### [INFORMATION PROVIDED]
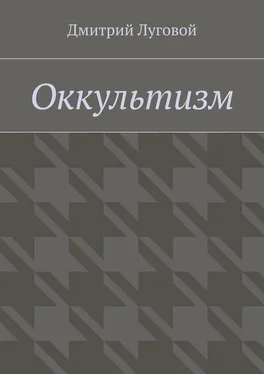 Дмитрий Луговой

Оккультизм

* * *

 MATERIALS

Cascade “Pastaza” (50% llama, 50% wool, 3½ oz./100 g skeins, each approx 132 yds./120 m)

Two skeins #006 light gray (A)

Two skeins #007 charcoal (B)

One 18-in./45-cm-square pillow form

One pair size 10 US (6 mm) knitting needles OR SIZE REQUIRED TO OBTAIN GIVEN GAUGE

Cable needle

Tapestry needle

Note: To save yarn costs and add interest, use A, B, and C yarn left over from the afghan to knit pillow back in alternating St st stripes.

### [TASK REQUIREMENTS]
Count each line above where the word "skeins" appears, and answer with nothing except that count.

### [SOLUTION TO THIS EXERCISE]
3